======== Study text
Industry welcomes FDA moves to speed preclinical trials

by | 13th Jan 2006 | News

The Pharmaceutical research and Manufacturers of America has welcomed moves by the US Food and Drug Administration to advance the earliest phases of clinical research in the development of innovative medicines.

The Pharmaceutical research and Manufacturers of America has welcomed moves by the US Food and Drug Administration to advance the earliest phases of clinical research in the development of innovative medicines.

New FDA guidance documents set out specific approaches for researchers planning very early clinical studies in people and offer approaches for performing appropriate safety testing and producing small amounts of drugs safely. These changes will enable US researchers to evaluate much more efficiently the promise of scientific advances discovered in their laboratories, says the agency.

Announcing the initiative, Health and Human Services Secretary Mike Leavitt noted that, currently, nine out of ten experimental drugs fail in clinical studies because how they will behave in people cannot be predicted, based on laboratory and animal studies. Andrew von Eschenbach, Acting FDA Commissioner of Food and Drugs, added: “as we enter the era of personalised medicine, these exploratory approaches enable scientists to take full advantage of new technologies to target the development of more individualised therapies.”
================
§ Task requirements
a. From the news item on FDA early clinical research guidance, list everything the new FDA guidance documents are said to set out or offer.
b. Write the next paragraph of the news item on FDA early clinical research guidance, picking up after the quotation from Andrew von Eschenbach.
======== Data for analysis
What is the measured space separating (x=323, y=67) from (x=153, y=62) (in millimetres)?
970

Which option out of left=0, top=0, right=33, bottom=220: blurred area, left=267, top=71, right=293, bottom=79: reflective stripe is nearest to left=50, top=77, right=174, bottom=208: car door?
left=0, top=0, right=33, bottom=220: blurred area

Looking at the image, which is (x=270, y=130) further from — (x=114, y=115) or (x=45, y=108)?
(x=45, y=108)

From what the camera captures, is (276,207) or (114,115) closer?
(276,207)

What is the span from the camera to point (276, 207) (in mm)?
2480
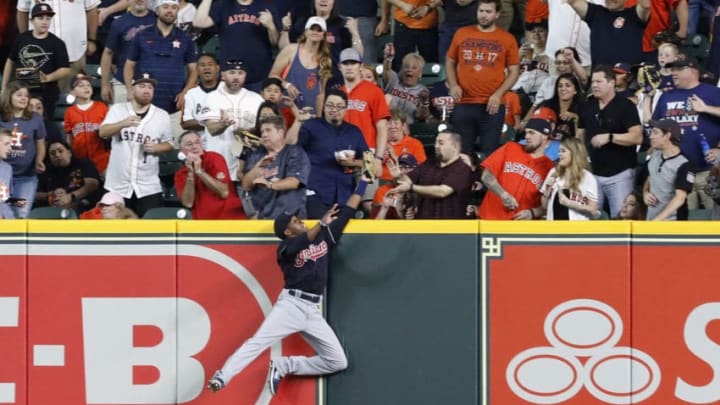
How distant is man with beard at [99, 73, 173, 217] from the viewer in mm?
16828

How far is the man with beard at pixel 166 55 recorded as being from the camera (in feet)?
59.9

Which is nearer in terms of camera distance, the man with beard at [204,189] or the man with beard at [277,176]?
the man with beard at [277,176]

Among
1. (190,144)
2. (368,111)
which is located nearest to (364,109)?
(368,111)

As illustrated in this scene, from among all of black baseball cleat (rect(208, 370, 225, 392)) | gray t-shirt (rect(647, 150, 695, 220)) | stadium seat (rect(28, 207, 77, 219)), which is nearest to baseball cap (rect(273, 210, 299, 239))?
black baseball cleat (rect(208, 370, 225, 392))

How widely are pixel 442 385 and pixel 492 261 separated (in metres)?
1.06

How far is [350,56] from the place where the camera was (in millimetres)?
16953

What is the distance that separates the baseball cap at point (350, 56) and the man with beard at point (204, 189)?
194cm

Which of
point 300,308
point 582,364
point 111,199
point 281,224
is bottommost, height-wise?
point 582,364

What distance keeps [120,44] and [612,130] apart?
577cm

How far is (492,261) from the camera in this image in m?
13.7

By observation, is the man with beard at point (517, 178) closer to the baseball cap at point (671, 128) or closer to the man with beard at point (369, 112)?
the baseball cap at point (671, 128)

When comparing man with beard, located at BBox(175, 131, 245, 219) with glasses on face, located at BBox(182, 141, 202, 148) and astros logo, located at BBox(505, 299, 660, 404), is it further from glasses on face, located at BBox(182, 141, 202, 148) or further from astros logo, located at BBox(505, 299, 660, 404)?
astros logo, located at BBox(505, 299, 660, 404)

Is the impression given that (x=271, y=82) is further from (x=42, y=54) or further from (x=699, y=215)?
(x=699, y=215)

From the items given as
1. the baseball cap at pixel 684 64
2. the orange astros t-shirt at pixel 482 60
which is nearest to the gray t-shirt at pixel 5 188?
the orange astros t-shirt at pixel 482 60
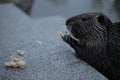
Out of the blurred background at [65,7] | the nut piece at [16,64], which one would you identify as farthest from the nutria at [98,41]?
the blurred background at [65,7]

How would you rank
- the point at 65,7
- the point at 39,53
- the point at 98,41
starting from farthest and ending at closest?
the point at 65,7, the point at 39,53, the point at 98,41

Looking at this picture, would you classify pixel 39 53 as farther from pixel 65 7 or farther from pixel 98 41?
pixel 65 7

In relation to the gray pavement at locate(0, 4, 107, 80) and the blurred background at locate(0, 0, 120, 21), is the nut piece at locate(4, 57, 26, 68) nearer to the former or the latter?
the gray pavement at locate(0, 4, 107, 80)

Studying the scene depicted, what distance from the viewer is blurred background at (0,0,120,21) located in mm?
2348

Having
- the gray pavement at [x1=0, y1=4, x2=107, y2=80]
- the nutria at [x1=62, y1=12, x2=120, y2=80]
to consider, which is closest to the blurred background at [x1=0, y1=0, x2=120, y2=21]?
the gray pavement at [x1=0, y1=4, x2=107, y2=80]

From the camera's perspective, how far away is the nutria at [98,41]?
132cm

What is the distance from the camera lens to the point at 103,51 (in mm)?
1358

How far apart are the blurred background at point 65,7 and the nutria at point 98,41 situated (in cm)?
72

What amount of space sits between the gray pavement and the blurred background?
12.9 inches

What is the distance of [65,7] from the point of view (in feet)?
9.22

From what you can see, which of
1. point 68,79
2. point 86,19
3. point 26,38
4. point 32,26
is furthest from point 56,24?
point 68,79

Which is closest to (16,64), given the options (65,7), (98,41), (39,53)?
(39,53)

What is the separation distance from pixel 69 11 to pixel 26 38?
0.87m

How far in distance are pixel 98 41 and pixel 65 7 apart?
================
§ List of answers
a.
- Specific approaches for researchers planning very early clinical studies in people
- Approaches for performing appropriate safety testing
- Approaches for producing small amounts of drugs safely

b.
The Exploratory IND Studies guidance will facilitate very early exploratory scientific studies in people before Phase I studies begin. Because only small amounts of drugs are used in these early studies, they represent fewer potential risks for people in these trials, and the document explains how researchers can take full advantage of the flexibility built into existing regulations in the amount of data needed when seeking FDA permission to proceed with such a study.

Related draft guidance outlines a suggested approach to complying with current Good Manufacturing Practice requirements for drugs intended for use solely in Phase I studies.

“The problem is that researchers conducting very early studies were required to follow the same manufacturing procedures as those companies that mass-produce products for broad-scale distribution,” said Janet Woodcock, FDA Deputy Commissioner for Operations, adding: “these requirements are so burdensome for early Phase I studies that many leading medical research institutions have not been able to conduct these studies of discoveries made in their laboratories.”

PhRMA chief executive Billy Tauzin called this an important move not only for researchers but also for patients who rely on new life-saving drugs “as their only hope of surviving a deadly disease. “Too many times, promising treatments fall through the cracks because the process involved with experimental clinical studies casn be arduous and full of red tape,” he said.